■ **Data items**
──────

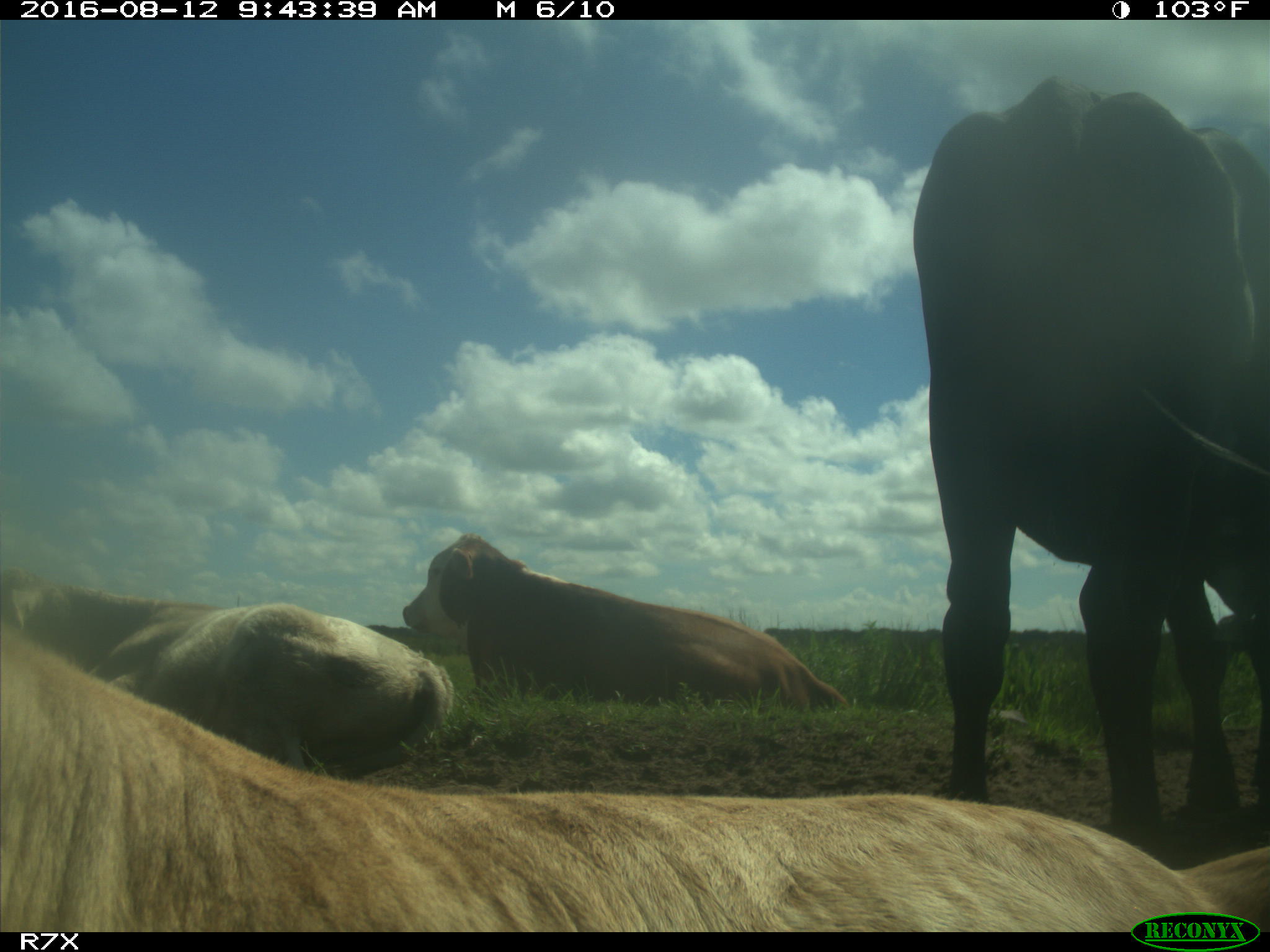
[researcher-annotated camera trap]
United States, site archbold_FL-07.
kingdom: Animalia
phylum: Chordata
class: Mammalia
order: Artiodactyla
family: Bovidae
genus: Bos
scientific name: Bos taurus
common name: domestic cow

──────

■ **Problem to solve**
A word-for-word transcription of the entries above, free of images, is what is wanted.

■ **Exercise result**
[researcher-annotated camera trap]
United States, site archbold_FL-07.
kingdom: Animalia
phylum: Chordata
class: Mammalia
order: Artiodactyla
family: Bovidae
genus: Bos
scientific name: Bos taurus
common name: domestic cow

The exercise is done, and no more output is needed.